Your child’s teacher wants to help. They just don’t know what they can’t see.
Children with 22q11.2 deletion or duplication syndrome often look fine from the front of the classroom; they nod, they sit still, they follow along. What’s harder to see is how much energy that takes, and how little is left over for actually learning. A teacher who doesn’t know this will interpret the quiet as coping. It rarely is.

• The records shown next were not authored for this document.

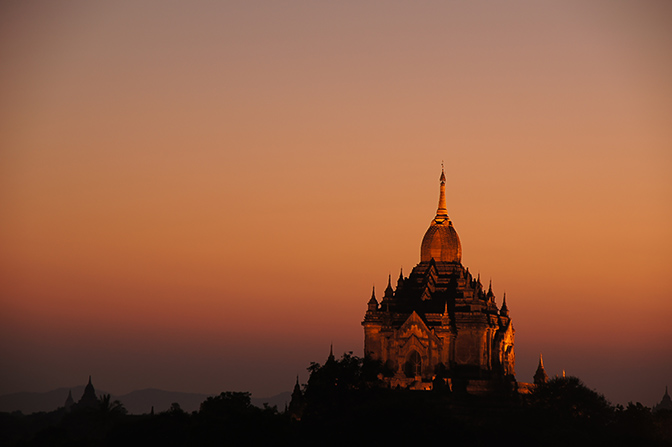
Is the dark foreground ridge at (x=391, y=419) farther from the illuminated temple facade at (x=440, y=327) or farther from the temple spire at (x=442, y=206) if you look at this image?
the temple spire at (x=442, y=206)

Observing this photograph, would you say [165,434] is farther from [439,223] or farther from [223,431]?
[439,223]

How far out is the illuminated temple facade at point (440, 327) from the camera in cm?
12300

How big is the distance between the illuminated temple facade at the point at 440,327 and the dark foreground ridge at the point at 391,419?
390cm

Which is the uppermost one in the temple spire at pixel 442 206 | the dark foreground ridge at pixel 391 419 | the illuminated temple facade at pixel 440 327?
the temple spire at pixel 442 206

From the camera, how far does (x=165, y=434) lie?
348ft

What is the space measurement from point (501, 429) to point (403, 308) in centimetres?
3565

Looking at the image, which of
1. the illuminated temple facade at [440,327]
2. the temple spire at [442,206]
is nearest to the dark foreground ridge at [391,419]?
the illuminated temple facade at [440,327]

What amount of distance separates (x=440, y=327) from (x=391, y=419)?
118 feet

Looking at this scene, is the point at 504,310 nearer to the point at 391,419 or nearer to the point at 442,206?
the point at 442,206

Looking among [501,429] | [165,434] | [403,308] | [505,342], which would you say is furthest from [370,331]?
[501,429]

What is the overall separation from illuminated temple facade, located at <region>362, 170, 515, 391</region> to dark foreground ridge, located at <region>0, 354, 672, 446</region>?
12.8 ft

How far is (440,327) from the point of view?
407ft

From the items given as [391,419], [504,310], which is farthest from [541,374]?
[391,419]

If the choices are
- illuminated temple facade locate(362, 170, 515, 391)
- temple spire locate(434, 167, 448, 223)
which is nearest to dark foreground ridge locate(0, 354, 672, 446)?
illuminated temple facade locate(362, 170, 515, 391)
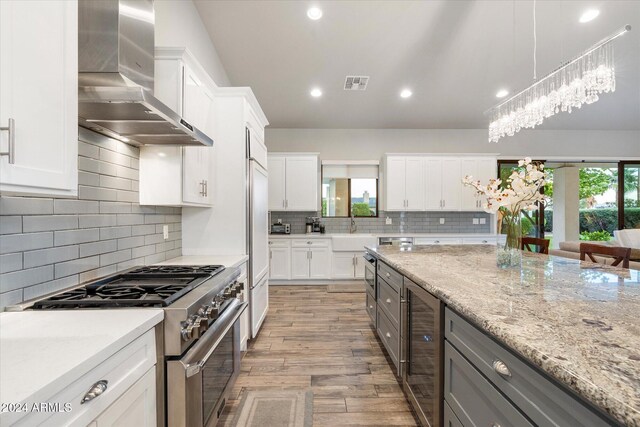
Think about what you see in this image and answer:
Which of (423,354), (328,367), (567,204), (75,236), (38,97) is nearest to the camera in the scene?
(38,97)

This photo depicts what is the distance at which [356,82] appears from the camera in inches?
169

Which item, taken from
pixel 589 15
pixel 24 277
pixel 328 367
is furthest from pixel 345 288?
pixel 589 15

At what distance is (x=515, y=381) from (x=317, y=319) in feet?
9.29

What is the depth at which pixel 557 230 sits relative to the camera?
6.45 metres

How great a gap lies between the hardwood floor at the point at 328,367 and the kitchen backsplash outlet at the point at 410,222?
217 centimetres

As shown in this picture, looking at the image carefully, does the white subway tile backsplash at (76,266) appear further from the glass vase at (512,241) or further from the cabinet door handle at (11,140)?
the glass vase at (512,241)

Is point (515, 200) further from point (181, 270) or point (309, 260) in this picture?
point (309, 260)

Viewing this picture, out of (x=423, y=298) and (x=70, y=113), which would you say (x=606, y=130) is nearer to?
(x=423, y=298)

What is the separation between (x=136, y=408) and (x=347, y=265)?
4.37 meters

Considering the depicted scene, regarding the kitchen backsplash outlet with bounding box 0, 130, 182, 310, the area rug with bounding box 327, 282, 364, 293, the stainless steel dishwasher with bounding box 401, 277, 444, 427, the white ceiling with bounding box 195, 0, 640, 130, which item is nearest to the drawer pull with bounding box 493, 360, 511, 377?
the stainless steel dishwasher with bounding box 401, 277, 444, 427

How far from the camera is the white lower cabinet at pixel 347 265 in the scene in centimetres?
521

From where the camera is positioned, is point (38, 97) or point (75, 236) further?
point (75, 236)

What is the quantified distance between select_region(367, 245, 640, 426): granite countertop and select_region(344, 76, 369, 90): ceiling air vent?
3.10m

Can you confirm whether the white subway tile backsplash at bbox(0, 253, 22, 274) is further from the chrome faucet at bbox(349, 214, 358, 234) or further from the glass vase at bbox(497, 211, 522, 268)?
the chrome faucet at bbox(349, 214, 358, 234)
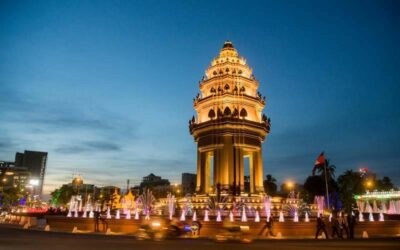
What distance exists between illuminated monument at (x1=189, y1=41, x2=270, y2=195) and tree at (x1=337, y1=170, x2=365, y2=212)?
3359cm

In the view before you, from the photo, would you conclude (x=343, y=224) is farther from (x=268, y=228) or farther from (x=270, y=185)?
(x=270, y=185)

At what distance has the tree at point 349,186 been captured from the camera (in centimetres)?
7225

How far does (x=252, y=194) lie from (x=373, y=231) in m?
20.8

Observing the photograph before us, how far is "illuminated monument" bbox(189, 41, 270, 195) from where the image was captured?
4597cm

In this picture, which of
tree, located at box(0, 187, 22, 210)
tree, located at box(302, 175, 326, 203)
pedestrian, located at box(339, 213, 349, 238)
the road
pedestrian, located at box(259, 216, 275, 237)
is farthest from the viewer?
tree, located at box(302, 175, 326, 203)

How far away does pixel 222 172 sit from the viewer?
4541cm

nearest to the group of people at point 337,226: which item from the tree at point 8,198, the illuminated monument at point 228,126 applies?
the illuminated monument at point 228,126

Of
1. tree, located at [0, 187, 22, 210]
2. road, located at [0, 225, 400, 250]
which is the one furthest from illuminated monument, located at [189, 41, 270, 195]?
tree, located at [0, 187, 22, 210]

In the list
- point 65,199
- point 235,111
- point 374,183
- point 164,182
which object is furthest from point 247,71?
point 164,182

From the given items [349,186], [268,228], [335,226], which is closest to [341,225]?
[335,226]

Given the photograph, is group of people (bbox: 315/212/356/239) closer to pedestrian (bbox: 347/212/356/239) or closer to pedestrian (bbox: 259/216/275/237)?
pedestrian (bbox: 347/212/356/239)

If your child holds everything together at school and falls apart the moment they walk through your front door, you are not imagining it. Both things are true at once. School and home are not showing you two different children, they are showing you the same child coping in two different ways. The classroom version is managing. The home version is recovering. This guide helps a teacher understand what that costs.
This guide gives you something practical to put in their hands. It explains what is really happening for many children with 22q11.2, what it looks like in a classroom, and what small adjustments make the biggest difference, written for a teacher who has thirty other things to do today.
What’s inside
- The Short Version: a quick-reference table of what a teacher might see, what it might mean, and what to try, designed to be useful immediately
- The Four Things Most Likely to Help: practical, grounded in the research, and easy to act on
- All About Me: a fillable page for your child, you, and their teacher to complete together so the teacher understands your child as an individual, not just a diagnosis
- In-depth pages on processing and communication, executive functioning, mathematics and spatial learning, social and emotional wellbeing, fatigue, sensory profile, and trauma sensitivity
- Includes the 60-Second Processing Rule and Fatigue Management Strategies
About this guide
Written by Dr Linda Campbell, clinical psychologist, and Dr Sasja Duijff, paediatric psychologist, who together bring more than 20 years of experience supporting children and families living with 22q11.2 deletion and duplication syndrome.
- 18 pages, designed to be read in sections rather than all at once
- Written for classroom teachers, learning support assistants, school psychologists, and school leaders
- Covers both deletion and duplication syndrome
- Practical strategies on every page
If they can see it, they can process it. If you wait for them, they can reach you.